## ÉNONCÉS DES EXERCICES:
a - Répondez aux questions suivantes à l'aide du texte sur la loi ESS :
(i) À quelle date la loi relative à l'Économie Sociale et Solidaire a-t-elle été adoptée ?
(ii) Quel ministère a édité le guide pratique mentionné ?
(iii) Selon le titre numéroté 1°), quelles sont les deux réalités présentées comme distinctes ?
b - D'après le texte sur la loi ESS, pourquoi le CAC a-t-il analysé cette loi article par article ? Répondez en une à trois phrases.

## EXTRAIT DU TEXTE:
■ ■ ■ ■ ■

La loi ESS : les entreprises sociales ont leur loi … pas les associations citoyennes !
Le 31 juillet 2014 a été adoptée la loi relative à l’Économie Sociale et Solidaire (ESS). Suite à la parution d’un guide pratique édité par le ministère de la vie associative, vous êtes nombreux à nous solliciter pour connaître le positionnement du CAC concernant les avancées législatives qui concernent les associations. Aussi nous avons pris le temps d’analyser cette loi article par article, notamment pour étudier les dispositions qui concernent les associations citoyennes.
1°) ESS et Associations Citoyennes : deux réalités distinctes !

■ ■ ■ ■ ■

## EXTRAIT DES DONNÉES:
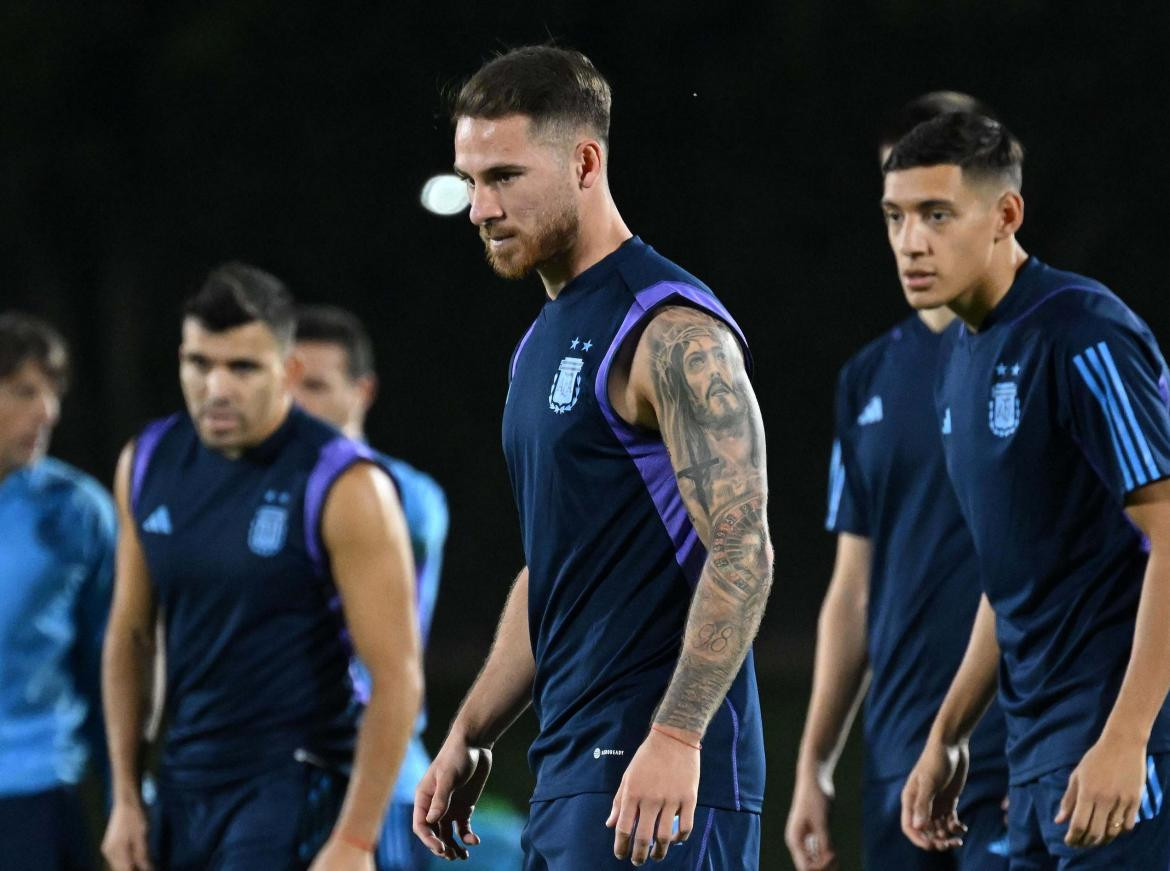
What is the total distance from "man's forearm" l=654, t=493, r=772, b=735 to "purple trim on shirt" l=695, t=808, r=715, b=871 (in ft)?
0.74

■ ■ ■ ■ ■

## CORRIGÉS DES EXERCICES:
a -
(i) Le 31 juillet 2014.
(ii) Le ministère de la vie associative.
(iii) L'ESS et les associations citoyennes.

b - À la suite de la parution d'un guide pratique édité par le ministère de la vie associative, de nombreuses personnes ont sollicité le CAC pour connaître sa position sur les avancées législatives concernant les associations. Il a donc analysé la loi article par article, notamment pour étudier les dispositions qui concernent les associations citoyennes.